In the 1st instance, "...Jesus the Christ is the one who claimed to be the son of God, who called God his own Father." 'Christ', an anglicized Greek form of 'Kristos', did not appear in literature (the Holy Gospels) until after Saul of Tarsus (aka the self-proclaimed Apostle & eventual Saint Paul's) epiphany (while on the road to Damascus in pursuit of persecuting 'the zealot followers of the descendant of David & the Jewish mashiach', -therefore, it is dubious at best that he or anyone else referred to him as 'Christ'. That he, supposedly, claimed to be 'the Christ' simply does not stand the test of history. [Jesus] Barabbas never claimed to be 'the son of the father' (as in the Father of us all or God, if you will), -in fact, it appears that he never said a word, -he was called 'Barabbas' by others, -certainly by Pontius Pilate.
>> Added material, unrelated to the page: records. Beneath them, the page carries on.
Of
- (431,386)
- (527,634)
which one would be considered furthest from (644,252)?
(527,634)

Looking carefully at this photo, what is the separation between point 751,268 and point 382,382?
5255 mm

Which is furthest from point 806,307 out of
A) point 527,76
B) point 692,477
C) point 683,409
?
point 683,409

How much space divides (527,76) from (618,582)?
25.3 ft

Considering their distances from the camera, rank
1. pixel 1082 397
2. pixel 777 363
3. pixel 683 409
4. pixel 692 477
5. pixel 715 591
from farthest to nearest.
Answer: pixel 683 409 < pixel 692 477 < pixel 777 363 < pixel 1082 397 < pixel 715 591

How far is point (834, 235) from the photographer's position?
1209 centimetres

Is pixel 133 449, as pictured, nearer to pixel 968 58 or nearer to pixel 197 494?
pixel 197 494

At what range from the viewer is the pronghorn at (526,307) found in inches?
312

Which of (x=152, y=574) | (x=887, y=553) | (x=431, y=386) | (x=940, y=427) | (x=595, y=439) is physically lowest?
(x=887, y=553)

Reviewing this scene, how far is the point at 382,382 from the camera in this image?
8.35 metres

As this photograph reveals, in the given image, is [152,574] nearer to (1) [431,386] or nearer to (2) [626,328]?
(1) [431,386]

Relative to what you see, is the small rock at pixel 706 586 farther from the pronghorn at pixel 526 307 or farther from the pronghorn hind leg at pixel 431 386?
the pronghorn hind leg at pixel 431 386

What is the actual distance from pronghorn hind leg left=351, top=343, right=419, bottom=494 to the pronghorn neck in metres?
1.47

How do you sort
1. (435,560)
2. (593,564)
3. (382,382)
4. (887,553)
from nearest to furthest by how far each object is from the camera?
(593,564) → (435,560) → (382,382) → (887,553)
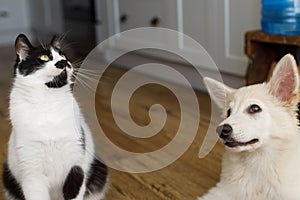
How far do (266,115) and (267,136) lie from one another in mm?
54

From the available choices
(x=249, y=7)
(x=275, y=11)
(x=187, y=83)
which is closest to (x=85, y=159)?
(x=275, y=11)

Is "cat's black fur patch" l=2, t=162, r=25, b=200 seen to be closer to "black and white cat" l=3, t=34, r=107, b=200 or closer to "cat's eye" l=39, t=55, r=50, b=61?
"black and white cat" l=3, t=34, r=107, b=200

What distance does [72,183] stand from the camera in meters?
1.18

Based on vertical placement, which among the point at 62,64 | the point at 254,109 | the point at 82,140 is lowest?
the point at 82,140

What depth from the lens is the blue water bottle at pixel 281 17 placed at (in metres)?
1.90

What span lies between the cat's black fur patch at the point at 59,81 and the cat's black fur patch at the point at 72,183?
0.24 metres

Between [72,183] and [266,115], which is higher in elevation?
[266,115]

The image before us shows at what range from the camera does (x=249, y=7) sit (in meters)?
2.24

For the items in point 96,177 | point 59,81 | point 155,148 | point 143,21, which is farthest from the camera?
point 143,21

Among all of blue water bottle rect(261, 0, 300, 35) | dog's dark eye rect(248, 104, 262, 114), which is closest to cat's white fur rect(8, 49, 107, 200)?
dog's dark eye rect(248, 104, 262, 114)

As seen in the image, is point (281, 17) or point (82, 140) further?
point (281, 17)

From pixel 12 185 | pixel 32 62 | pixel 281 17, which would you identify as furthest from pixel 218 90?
pixel 281 17

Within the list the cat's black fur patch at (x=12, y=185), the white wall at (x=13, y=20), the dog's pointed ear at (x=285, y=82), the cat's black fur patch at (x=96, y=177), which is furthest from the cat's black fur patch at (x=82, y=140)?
the white wall at (x=13, y=20)

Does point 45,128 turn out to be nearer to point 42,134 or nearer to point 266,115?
point 42,134
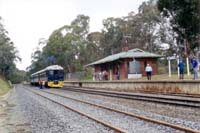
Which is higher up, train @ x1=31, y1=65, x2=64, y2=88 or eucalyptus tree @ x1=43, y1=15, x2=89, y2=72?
eucalyptus tree @ x1=43, y1=15, x2=89, y2=72

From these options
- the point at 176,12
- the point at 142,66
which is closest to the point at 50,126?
the point at 176,12

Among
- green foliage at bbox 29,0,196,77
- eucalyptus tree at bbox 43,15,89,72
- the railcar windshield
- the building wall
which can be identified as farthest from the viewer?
eucalyptus tree at bbox 43,15,89,72

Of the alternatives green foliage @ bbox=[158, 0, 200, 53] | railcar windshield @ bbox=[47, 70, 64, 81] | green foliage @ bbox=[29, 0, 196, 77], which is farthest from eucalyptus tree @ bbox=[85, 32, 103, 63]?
green foliage @ bbox=[158, 0, 200, 53]

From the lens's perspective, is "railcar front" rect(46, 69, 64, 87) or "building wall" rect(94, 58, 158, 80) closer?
"building wall" rect(94, 58, 158, 80)

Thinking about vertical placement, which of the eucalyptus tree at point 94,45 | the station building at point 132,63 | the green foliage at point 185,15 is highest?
the eucalyptus tree at point 94,45

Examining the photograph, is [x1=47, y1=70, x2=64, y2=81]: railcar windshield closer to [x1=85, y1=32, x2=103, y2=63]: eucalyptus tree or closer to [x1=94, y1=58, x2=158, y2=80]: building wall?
[x1=94, y1=58, x2=158, y2=80]: building wall

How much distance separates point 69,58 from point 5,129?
279 feet

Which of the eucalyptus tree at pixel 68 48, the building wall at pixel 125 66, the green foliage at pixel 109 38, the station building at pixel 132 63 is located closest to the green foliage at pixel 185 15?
the station building at pixel 132 63

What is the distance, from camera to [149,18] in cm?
8238

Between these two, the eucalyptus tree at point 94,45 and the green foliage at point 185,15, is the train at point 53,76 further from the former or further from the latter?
the eucalyptus tree at point 94,45

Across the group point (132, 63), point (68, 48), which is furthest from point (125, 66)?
point (68, 48)

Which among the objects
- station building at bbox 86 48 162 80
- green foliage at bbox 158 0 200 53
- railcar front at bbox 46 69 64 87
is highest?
green foliage at bbox 158 0 200 53

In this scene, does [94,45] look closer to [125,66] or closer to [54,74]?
[54,74]

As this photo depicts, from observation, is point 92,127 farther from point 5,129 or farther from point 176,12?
point 176,12
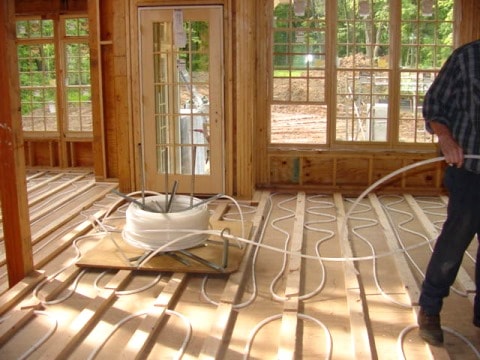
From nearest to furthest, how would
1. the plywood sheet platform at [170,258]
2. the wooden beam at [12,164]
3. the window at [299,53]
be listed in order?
the wooden beam at [12,164] < the plywood sheet platform at [170,258] < the window at [299,53]

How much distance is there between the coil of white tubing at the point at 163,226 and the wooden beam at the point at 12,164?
761 millimetres

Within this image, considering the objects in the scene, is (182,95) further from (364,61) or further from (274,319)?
(274,319)

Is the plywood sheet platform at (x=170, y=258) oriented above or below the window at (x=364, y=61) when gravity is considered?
below

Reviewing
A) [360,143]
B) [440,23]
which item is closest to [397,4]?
[440,23]

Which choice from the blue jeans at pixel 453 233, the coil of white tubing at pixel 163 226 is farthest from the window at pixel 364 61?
the blue jeans at pixel 453 233

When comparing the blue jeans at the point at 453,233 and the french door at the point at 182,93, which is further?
the french door at the point at 182,93

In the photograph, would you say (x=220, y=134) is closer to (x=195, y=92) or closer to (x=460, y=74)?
(x=195, y=92)

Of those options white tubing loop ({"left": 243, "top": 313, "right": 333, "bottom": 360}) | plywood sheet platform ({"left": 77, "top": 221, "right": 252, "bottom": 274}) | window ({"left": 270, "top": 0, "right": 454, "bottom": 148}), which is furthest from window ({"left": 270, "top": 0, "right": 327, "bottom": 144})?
white tubing loop ({"left": 243, "top": 313, "right": 333, "bottom": 360})

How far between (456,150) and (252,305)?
5.40 ft

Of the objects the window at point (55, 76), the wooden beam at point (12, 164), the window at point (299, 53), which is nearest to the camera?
the wooden beam at point (12, 164)

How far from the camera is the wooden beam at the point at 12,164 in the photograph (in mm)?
3879

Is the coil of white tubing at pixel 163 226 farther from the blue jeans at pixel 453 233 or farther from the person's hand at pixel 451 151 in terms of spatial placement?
the person's hand at pixel 451 151

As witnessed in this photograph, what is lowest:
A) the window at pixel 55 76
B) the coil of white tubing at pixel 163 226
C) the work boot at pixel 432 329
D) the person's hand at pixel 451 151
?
the work boot at pixel 432 329

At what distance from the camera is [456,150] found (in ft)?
9.11
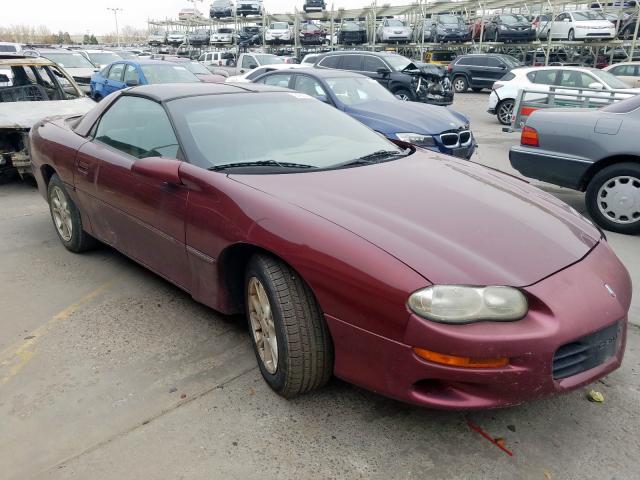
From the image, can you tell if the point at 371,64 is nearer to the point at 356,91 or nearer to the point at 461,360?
the point at 356,91

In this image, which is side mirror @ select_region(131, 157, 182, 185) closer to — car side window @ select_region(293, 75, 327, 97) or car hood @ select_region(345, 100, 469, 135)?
car hood @ select_region(345, 100, 469, 135)

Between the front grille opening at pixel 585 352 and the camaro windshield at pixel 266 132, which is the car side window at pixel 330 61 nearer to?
the camaro windshield at pixel 266 132

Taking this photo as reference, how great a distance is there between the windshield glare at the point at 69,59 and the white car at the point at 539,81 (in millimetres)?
11269

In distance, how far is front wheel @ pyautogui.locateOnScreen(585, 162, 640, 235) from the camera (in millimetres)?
5184

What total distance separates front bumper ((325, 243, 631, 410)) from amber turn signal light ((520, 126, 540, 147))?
3.76m

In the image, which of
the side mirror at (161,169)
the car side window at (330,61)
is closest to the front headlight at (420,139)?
the side mirror at (161,169)

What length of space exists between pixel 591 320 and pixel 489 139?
9.80 m

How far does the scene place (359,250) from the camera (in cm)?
225

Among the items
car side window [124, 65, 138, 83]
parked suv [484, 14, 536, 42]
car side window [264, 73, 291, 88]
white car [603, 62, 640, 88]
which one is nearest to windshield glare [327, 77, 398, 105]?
car side window [264, 73, 291, 88]

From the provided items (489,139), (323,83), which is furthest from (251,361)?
(489,139)

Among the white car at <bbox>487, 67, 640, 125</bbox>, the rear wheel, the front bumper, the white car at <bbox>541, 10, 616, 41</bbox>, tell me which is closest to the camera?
the front bumper

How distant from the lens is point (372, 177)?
2996 mm

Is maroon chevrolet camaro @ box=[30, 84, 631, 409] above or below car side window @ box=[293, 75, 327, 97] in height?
below

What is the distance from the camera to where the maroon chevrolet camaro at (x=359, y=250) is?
6.94ft
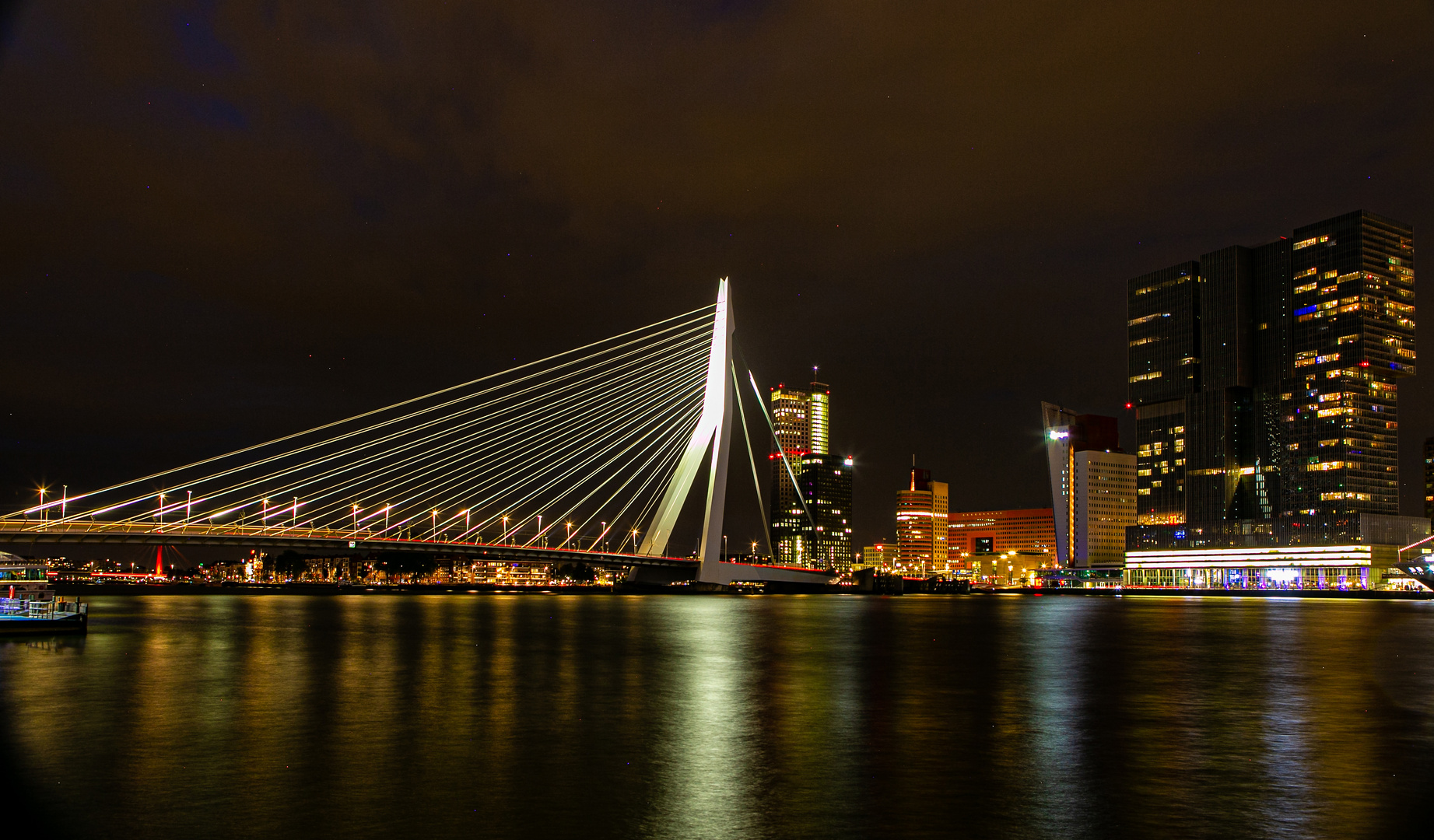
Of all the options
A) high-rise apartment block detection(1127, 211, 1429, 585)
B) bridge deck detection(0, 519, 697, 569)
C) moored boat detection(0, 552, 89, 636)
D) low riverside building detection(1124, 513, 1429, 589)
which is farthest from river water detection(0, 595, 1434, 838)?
high-rise apartment block detection(1127, 211, 1429, 585)

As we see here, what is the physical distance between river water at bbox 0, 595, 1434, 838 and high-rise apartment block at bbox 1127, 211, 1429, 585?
148651 mm

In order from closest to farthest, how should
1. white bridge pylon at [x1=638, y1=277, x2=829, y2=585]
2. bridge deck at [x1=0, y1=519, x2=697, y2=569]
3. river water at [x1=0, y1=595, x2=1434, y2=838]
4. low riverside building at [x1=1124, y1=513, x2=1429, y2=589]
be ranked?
1. river water at [x1=0, y1=595, x2=1434, y2=838]
2. bridge deck at [x1=0, y1=519, x2=697, y2=569]
3. white bridge pylon at [x1=638, y1=277, x2=829, y2=585]
4. low riverside building at [x1=1124, y1=513, x2=1429, y2=589]

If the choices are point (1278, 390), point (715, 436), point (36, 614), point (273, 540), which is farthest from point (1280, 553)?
point (36, 614)

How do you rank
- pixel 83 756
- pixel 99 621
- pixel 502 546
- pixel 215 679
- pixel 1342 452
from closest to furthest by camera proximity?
pixel 83 756, pixel 215 679, pixel 99 621, pixel 502 546, pixel 1342 452

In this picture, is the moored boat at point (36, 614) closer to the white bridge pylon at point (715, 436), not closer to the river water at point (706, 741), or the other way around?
the river water at point (706, 741)

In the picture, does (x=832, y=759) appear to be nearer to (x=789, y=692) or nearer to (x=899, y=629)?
(x=789, y=692)

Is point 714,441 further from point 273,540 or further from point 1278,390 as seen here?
point 1278,390

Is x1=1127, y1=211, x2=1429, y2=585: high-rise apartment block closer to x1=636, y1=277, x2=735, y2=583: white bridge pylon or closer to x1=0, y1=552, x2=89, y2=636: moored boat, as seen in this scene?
x1=636, y1=277, x2=735, y2=583: white bridge pylon

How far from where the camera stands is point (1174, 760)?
595 inches

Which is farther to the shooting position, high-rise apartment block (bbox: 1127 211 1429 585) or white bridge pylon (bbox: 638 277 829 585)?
high-rise apartment block (bbox: 1127 211 1429 585)

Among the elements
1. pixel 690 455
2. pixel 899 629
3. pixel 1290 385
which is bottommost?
pixel 899 629

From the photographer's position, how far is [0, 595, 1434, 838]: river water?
37.9ft

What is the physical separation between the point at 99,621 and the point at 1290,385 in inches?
6713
In the 2nd instance... "barabbas wants revolution by violence and death of the Romans..."? Is there any historical proof or even evidence of or for such an assertion?

That the two men were switched (never before or since exercised), we, later-day people, never see or grasp the illusion right before our eyes... was it 'the descendant of David & Jewish mashiach' who sought the to overthrow secular governance of the Herods & thus re-establish of the Davidist theocracy or [Jesus] Barabbas (about whom we, later-day people, know nothing)?

In any case I chose neither man... indeed, rather, pursue Him who may teach "... death to self." while I live & not waste time & energy poring over Books of dead men.